• **What you need to do**: Copy the rows from the line containing "Given the positions" through the line containing "212 centimetres", changing every "black tricorn hat" to "dark tricorn hat" and leaving all else as it stands.

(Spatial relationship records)
[BEGIN]
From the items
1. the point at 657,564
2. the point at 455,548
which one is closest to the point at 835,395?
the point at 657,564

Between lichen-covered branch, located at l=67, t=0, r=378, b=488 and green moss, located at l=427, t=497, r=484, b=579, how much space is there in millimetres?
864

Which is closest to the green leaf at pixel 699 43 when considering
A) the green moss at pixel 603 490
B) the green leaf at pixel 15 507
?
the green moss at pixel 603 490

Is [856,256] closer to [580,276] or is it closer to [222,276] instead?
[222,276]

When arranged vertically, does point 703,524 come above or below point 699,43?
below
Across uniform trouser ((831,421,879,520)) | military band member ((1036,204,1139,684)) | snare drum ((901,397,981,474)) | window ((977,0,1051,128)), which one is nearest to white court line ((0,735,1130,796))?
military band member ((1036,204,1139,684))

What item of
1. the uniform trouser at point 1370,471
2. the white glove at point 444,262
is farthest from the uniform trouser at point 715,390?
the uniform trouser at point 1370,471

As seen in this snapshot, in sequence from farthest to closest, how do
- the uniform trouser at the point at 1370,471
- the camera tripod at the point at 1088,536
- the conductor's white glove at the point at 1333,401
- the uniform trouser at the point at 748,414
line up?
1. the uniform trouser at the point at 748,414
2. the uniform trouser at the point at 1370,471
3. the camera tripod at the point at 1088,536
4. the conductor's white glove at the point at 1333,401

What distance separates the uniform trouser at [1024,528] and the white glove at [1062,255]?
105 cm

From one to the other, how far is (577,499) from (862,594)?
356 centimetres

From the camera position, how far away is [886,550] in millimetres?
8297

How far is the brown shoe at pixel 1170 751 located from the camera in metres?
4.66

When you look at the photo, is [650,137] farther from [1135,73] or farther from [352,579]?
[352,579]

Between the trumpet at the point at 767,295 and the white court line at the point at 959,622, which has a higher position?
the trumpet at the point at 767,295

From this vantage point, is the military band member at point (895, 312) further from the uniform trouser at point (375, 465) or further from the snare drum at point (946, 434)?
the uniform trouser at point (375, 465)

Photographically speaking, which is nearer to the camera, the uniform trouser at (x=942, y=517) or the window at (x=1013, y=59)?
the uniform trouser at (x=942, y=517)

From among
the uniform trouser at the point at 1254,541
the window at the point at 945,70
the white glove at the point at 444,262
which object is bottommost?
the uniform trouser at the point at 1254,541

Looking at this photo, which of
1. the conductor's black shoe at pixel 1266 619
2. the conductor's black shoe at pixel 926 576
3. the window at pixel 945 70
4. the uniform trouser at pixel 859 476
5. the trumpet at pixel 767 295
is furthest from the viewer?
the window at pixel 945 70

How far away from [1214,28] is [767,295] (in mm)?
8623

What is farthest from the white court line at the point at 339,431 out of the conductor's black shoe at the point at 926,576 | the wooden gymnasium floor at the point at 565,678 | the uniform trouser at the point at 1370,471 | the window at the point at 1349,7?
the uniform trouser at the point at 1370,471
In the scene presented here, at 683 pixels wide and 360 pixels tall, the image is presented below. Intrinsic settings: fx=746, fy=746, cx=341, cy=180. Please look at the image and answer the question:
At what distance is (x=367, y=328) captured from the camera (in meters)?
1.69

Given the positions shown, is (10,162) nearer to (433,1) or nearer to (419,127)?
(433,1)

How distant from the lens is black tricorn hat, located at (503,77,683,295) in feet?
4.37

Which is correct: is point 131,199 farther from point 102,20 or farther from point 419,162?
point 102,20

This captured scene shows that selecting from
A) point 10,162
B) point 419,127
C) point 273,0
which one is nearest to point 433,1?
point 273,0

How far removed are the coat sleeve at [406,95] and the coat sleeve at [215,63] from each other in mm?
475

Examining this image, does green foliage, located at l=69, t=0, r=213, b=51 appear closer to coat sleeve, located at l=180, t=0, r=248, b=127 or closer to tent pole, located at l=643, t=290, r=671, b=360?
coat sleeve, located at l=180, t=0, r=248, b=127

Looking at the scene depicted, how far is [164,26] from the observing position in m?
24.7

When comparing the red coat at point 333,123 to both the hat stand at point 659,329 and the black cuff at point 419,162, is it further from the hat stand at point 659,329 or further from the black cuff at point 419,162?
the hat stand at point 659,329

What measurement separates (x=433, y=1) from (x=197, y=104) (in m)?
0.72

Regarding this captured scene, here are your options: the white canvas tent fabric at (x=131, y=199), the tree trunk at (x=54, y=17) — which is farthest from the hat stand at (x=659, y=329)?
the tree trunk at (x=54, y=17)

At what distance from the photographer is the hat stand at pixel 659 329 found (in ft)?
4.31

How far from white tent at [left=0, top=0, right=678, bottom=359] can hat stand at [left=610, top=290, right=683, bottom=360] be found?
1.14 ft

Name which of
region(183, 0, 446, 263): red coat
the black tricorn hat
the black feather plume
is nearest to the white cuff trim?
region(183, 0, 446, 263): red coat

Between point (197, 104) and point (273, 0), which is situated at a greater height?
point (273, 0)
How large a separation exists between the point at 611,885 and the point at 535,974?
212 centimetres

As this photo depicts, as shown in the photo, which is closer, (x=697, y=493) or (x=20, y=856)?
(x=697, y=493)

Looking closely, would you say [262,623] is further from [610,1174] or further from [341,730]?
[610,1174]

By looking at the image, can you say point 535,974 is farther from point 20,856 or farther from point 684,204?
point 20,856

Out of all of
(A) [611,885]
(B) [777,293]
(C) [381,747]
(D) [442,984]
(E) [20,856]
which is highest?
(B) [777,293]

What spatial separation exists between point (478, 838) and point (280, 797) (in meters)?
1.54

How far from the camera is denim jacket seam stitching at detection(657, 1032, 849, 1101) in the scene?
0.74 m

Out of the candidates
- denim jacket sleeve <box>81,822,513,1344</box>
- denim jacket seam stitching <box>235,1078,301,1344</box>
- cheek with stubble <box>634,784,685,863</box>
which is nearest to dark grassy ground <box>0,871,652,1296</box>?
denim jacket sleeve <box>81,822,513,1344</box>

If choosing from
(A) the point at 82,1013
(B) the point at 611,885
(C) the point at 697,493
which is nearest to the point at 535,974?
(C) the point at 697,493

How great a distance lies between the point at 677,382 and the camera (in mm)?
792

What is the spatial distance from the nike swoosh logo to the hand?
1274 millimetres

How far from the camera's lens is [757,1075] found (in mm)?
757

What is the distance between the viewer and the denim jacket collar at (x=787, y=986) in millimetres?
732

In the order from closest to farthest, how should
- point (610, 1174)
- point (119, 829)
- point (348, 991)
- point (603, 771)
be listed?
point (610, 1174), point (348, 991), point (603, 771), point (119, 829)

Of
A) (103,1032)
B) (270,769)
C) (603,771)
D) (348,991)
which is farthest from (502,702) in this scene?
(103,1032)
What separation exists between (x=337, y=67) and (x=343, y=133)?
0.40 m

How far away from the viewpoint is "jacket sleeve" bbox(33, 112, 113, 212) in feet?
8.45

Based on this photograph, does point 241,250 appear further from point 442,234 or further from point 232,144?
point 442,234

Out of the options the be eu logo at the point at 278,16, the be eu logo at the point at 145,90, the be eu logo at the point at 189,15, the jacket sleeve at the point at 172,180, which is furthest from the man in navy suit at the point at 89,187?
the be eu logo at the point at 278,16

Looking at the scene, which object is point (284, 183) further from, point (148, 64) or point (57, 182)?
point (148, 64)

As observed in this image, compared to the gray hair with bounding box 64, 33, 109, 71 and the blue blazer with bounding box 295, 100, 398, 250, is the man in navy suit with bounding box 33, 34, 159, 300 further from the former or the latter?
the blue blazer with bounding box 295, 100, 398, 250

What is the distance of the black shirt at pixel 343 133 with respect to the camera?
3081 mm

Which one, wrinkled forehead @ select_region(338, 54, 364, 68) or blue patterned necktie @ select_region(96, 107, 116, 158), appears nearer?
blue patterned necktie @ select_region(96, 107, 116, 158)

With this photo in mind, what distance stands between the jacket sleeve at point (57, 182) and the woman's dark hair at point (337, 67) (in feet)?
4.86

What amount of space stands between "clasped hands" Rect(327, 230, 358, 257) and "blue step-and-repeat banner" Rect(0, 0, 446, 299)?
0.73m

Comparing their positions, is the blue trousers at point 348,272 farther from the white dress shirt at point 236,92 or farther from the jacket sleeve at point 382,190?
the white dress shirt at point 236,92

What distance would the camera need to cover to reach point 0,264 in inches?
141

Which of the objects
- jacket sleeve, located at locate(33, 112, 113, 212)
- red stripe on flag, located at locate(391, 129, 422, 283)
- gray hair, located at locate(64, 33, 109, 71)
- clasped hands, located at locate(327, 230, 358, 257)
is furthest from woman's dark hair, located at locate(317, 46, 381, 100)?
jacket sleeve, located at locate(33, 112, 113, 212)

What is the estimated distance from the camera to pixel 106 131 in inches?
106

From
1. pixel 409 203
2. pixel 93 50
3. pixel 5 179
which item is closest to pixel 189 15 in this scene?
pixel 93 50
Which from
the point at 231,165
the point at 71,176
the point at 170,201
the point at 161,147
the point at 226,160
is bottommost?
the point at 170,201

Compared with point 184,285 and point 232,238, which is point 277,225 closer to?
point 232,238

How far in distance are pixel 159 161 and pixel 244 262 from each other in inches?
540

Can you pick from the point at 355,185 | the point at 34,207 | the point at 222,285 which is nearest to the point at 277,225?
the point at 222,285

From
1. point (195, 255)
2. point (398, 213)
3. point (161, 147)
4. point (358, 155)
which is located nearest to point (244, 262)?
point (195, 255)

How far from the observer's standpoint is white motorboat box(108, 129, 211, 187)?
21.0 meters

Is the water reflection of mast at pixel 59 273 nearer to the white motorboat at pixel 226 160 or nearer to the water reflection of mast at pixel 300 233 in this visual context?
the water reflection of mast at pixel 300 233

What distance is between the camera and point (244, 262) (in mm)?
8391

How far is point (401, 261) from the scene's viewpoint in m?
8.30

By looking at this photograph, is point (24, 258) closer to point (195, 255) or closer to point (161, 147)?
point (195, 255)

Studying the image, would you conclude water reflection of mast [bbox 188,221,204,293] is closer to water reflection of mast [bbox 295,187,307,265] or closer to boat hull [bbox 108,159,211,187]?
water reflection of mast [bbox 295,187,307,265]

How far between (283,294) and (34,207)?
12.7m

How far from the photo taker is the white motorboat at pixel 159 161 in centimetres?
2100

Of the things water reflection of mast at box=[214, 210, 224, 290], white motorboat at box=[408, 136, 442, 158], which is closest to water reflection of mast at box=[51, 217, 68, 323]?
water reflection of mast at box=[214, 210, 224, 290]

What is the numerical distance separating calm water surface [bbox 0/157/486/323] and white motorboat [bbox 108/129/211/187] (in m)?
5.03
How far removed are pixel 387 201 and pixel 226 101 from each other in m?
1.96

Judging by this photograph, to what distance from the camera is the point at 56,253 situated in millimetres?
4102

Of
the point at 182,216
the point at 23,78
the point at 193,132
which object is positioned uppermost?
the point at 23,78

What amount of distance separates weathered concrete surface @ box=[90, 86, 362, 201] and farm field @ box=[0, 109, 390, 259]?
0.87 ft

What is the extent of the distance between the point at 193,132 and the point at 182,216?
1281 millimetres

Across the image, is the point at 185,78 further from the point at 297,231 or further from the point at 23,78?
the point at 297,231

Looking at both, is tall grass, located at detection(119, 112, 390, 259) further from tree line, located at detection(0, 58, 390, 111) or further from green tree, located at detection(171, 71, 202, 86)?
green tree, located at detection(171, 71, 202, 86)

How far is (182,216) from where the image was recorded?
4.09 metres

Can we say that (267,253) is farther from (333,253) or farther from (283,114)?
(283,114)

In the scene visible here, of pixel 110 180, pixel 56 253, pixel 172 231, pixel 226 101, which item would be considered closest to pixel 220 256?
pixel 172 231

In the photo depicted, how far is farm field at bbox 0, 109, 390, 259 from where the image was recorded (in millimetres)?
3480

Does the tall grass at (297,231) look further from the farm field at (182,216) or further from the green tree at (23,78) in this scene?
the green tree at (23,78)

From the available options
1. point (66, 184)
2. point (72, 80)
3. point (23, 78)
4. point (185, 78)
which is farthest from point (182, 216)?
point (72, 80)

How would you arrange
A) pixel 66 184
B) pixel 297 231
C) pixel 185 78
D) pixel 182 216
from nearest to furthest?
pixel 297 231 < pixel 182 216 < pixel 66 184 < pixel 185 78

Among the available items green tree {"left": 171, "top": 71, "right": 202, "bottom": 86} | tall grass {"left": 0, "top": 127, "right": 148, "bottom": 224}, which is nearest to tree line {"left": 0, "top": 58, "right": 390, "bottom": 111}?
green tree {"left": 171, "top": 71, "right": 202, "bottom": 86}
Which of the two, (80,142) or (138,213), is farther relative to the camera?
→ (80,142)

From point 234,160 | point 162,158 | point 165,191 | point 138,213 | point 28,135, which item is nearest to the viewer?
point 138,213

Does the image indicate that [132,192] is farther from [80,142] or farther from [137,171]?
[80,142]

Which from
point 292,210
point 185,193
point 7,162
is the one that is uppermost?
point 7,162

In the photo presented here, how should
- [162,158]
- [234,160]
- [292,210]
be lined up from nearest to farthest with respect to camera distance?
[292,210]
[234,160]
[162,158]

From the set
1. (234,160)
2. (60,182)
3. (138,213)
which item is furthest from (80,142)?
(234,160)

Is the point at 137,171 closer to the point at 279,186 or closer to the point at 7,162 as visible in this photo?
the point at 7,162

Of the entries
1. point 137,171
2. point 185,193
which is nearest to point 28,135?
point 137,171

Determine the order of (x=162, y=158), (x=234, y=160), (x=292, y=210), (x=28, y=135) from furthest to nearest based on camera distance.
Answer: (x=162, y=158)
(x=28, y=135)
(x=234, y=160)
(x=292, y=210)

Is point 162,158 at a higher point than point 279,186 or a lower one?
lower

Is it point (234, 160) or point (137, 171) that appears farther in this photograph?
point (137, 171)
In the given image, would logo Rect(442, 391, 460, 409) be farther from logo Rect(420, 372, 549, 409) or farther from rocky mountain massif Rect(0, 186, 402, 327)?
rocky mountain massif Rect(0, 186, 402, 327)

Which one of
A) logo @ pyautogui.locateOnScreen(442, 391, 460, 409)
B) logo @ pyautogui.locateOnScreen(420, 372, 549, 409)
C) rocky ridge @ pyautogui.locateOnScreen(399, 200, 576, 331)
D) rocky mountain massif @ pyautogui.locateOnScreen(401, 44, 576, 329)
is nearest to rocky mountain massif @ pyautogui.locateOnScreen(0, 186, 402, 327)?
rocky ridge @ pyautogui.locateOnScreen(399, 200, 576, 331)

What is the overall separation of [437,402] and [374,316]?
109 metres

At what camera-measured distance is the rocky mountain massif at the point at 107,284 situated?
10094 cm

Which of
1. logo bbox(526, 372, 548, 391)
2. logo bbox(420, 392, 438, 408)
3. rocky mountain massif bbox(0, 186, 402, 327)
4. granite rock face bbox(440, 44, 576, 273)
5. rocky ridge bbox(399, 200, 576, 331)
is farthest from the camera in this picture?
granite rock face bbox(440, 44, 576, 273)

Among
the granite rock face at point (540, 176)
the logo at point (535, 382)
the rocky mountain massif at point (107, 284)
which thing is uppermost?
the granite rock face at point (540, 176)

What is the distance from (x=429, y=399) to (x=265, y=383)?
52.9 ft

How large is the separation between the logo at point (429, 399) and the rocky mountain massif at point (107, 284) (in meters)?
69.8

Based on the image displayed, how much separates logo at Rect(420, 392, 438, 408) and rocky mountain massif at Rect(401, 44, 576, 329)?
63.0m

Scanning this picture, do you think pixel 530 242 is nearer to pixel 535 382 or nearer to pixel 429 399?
[END]
• **Answer to this task**:
Given the positions shown, is (10,162) nearer to (433,1) or nearer to (419,127)?
(433,1)

How distant from the lens is dark tricorn hat, located at (503,77,683,295) in feet?
4.37

Which is correct: is point 131,199 farther from point 102,20 or farther from point 419,162?
point 102,20

This captured scene shows that selecting from
A) point 10,162
B) point 419,127
C) point 273,0
which one is nearest to point 433,1?
point 273,0

How far removed are the coat sleeve at [406,95] and the coat sleeve at [215,63] from each other in mm?
475

Examining this image, does green foliage, located at l=69, t=0, r=213, b=51 appear closer to coat sleeve, located at l=180, t=0, r=248, b=127 or closer to tent pole, located at l=643, t=290, r=671, b=360?
coat sleeve, located at l=180, t=0, r=248, b=127

Looking at the scene depicted, how far is [164,26] from the observing position in m?
24.7

When comparing the red coat at point 333,123 to both the hat stand at point 659,329 and the black cuff at point 419,162, is it further from the hat stand at point 659,329 or further from the black cuff at point 419,162?
the hat stand at point 659,329

What measurement separates (x=433, y=1) from (x=197, y=104) (in m)?
0.72

Regarding this captured scene, here are your options: the white canvas tent fabric at (x=131, y=199), the tree trunk at (x=54, y=17) — which is farthest from the hat stand at (x=659, y=329)?
the tree trunk at (x=54, y=17)

At what distance from the photographer is the hat stand at pixel 659 329 found (in ft)?
4.31

How far from white tent at [left=0, top=0, right=678, bottom=359] can hat stand at [left=610, top=290, right=683, bottom=360] be found?
1.14 ft

Name which of
region(183, 0, 446, 263): red coat
the dark tricorn hat
the black feather plume
is nearest to the white cuff trim?
region(183, 0, 446, 263): red coat

Between point (197, 104) and point (273, 0), which is situated at a greater height?
point (273, 0)
How large a separation exists between the point at 611,885 and the point at 535,974?
212 centimetres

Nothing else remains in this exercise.